Investigators there are “studying the active chemicals in turmeric and their effects — particularly anti-inflammatory effects — in people to better understand how turmeric might be used for health purposes.”
Turmeric (Curcuma longa) does more than turn foods yellow. When used without being heated (in pickled vegetables, for example), turmeric will impart a floral, almost grass-like taste, said Julie Sahni, a New York-based cooking teacher and author of several books on Indian cooking. Once cooked, it will develop a woody scent, but, Sahni cautioned, “be careful when heating turmeric so you don’t burn it.”
We like to add turmeric to a bottled garlic-pepper blend to sprinkle on grilled meats and fish. Or use the blend to sprinkle on pan-fried, cubed white and sweet potatoes with lots of chopped onion.

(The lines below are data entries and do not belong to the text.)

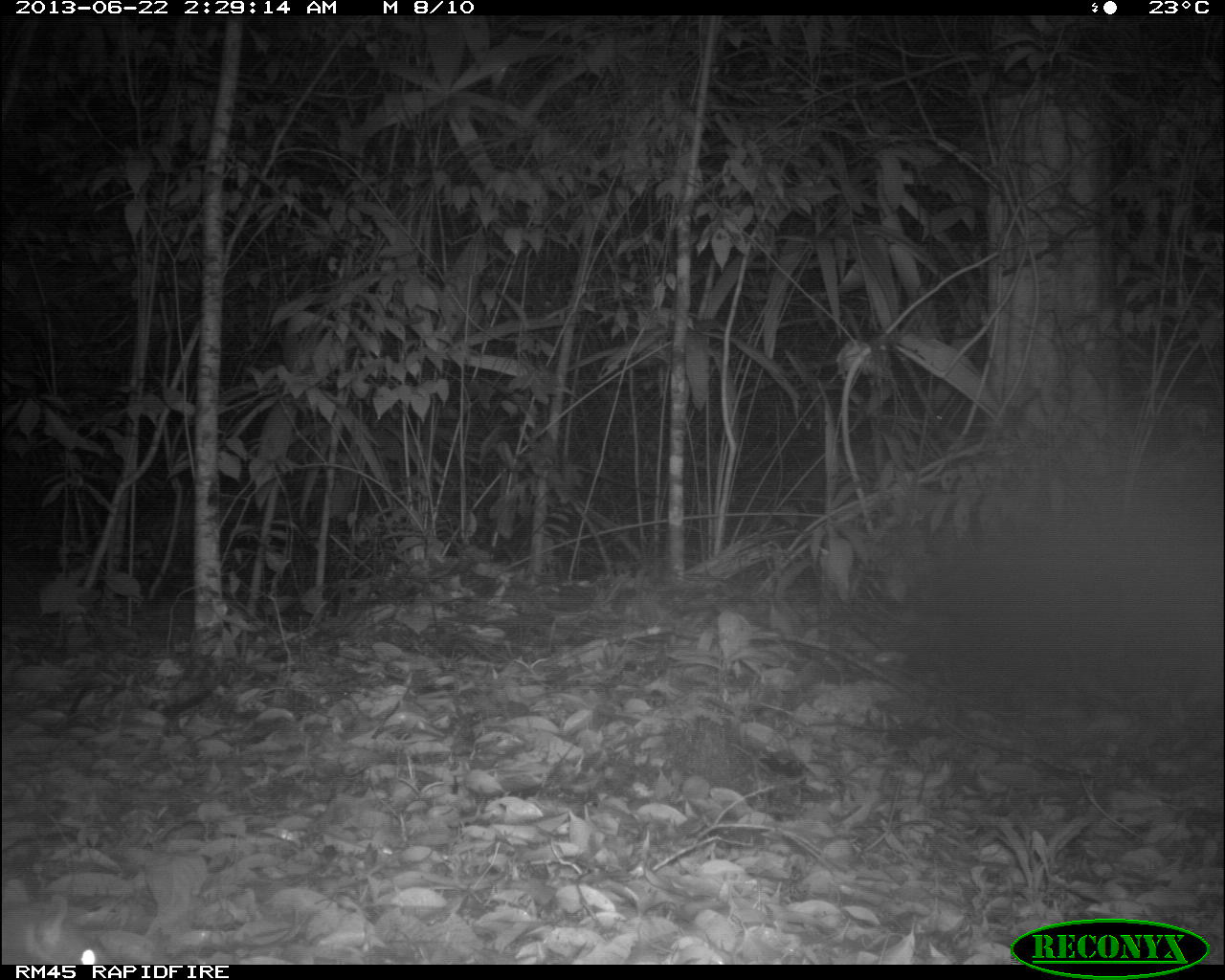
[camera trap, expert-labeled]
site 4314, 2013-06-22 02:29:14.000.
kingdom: Animalia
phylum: Chordata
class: Mammalia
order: Rodentia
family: Dasyproctidae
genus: Dasyprocta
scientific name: Dasyprocta punctata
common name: central american agouti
Dasyprocta punctata (central american agouti), count 1.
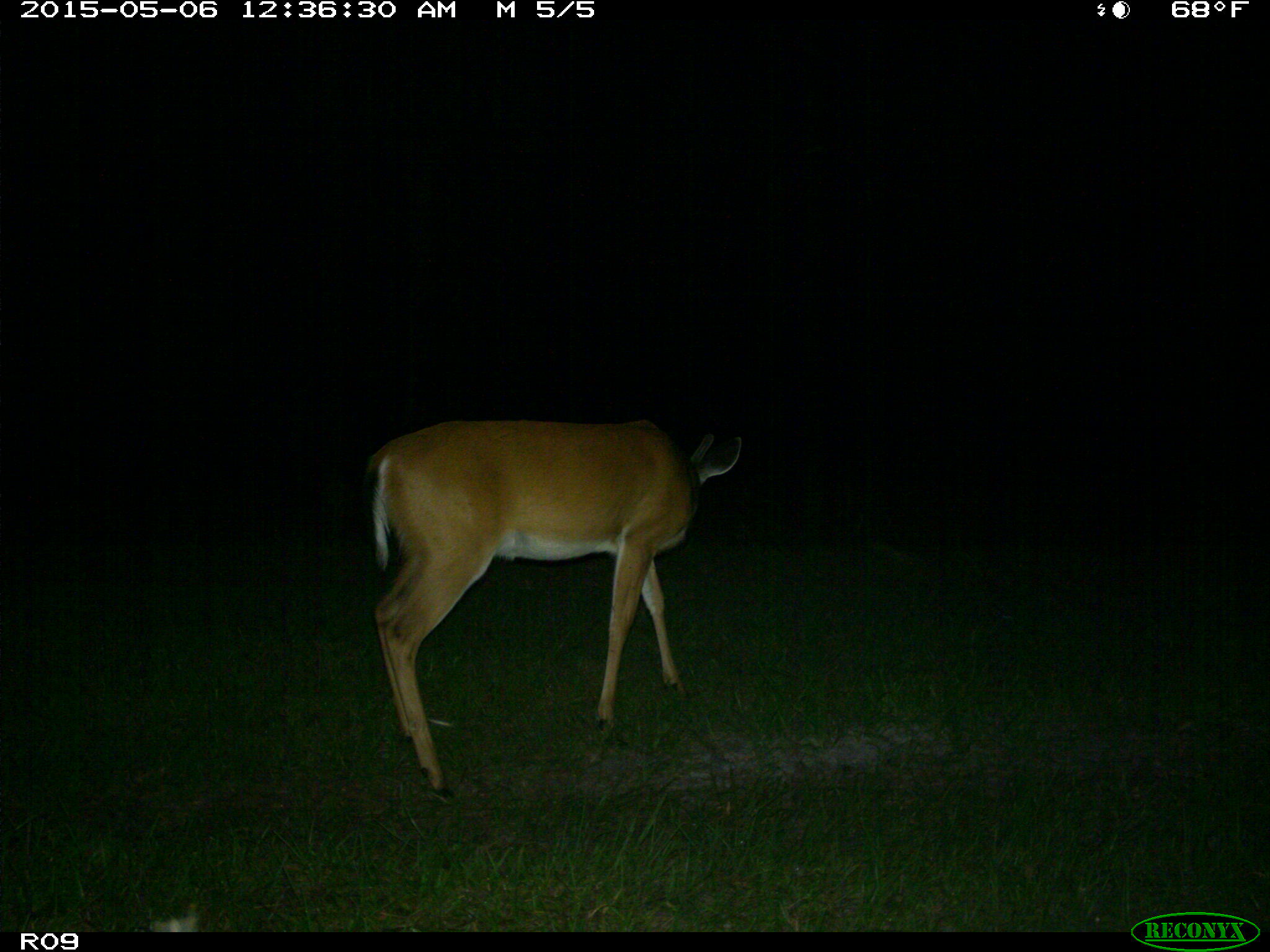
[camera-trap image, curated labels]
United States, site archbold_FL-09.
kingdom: Animalia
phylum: Chordata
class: Mammalia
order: Artiodactyla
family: Cervidae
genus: Odocoileus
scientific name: Odocoileus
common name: deer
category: unidentified deer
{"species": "unidentified deer (deer) (Odocoileus)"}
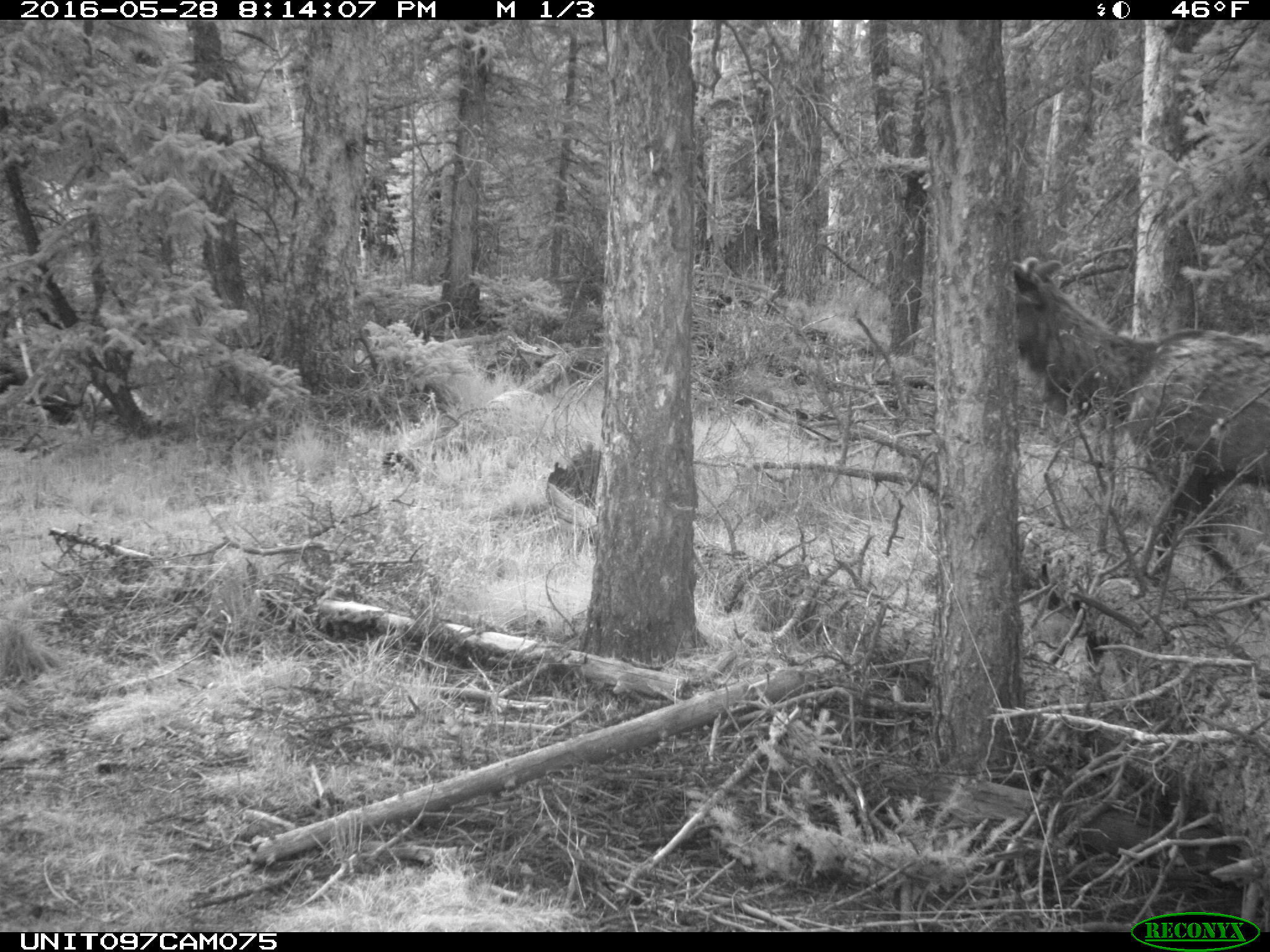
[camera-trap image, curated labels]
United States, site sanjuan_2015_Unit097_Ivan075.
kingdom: Animalia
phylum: Chordata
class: Mammalia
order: Artiodactyla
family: Cervidae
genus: Cervus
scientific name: Cervus elaphus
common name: red deer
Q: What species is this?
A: Cervus elaphus (red deer).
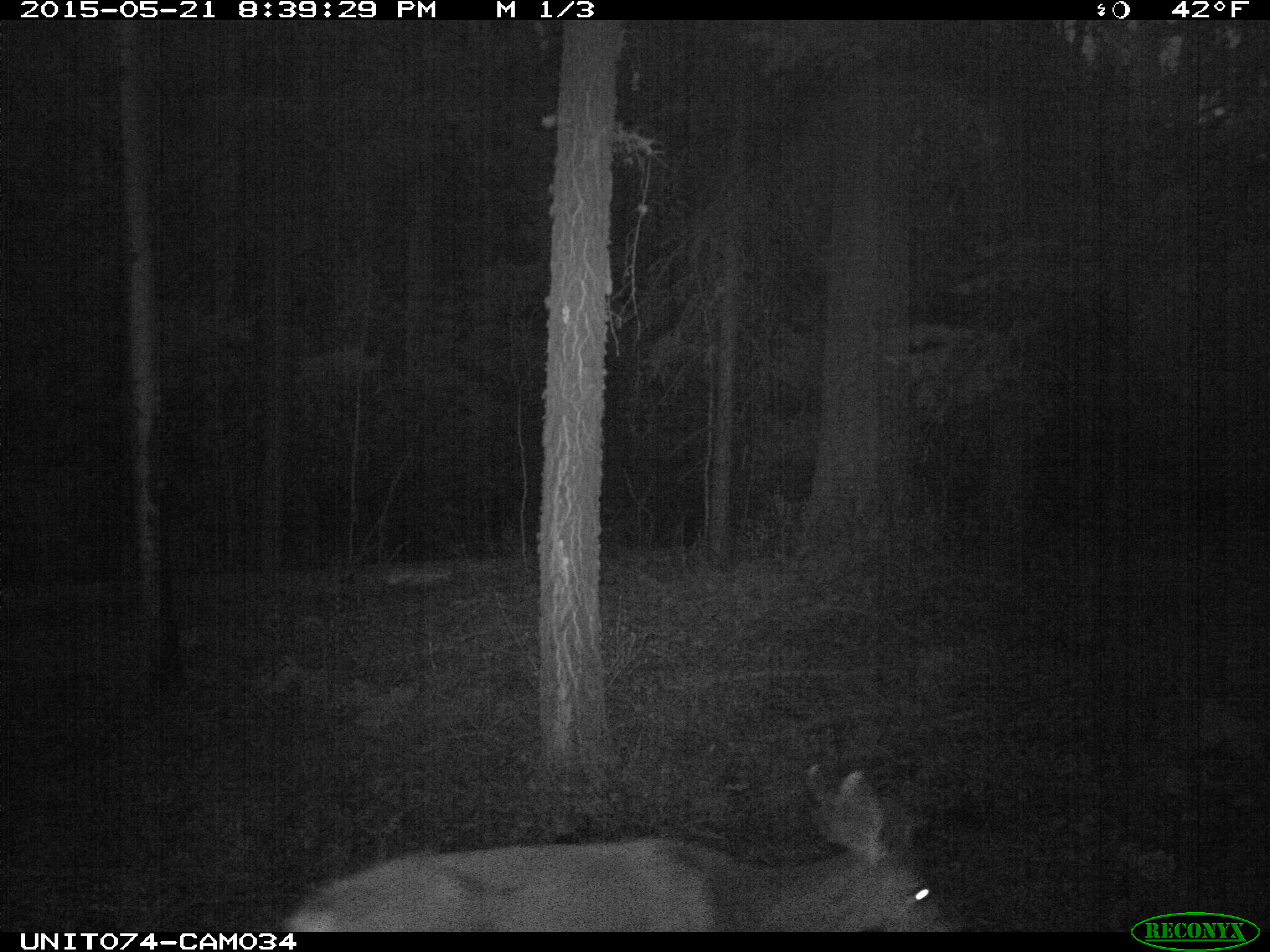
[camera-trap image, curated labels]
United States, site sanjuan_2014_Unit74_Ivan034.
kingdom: Animalia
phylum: Chordata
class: Mammalia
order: Artiodactyla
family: Cervidae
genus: Odocoileus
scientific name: Odocoileus hemionus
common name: mule deer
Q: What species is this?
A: Odocoileus hemionus (mule deer).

Sahni’s favorite? This recipe from her book, “Savoring Spices and Herbs”:
Turmeric Cauliflower
Cut 1 small head of cauliflower into florets; set aside. Heat 1 tablespoon canola oil in a large skillet over medium heat. Add 1/2 teaspoon turmeric; cook until fragrant. Add cauliflower and toss to coat. Add 1/4 teaspoon ground red pepper, 1 1/2 teaspoons salt and 1 cup chicken stock. Cover, lower heat and cook until tender, about 10 minutes. Uncover and cook, turning until liquid evaporates and vegetables begin to brown, about 5 minutes. Stir in 1/4 cup finely chopped cilantro.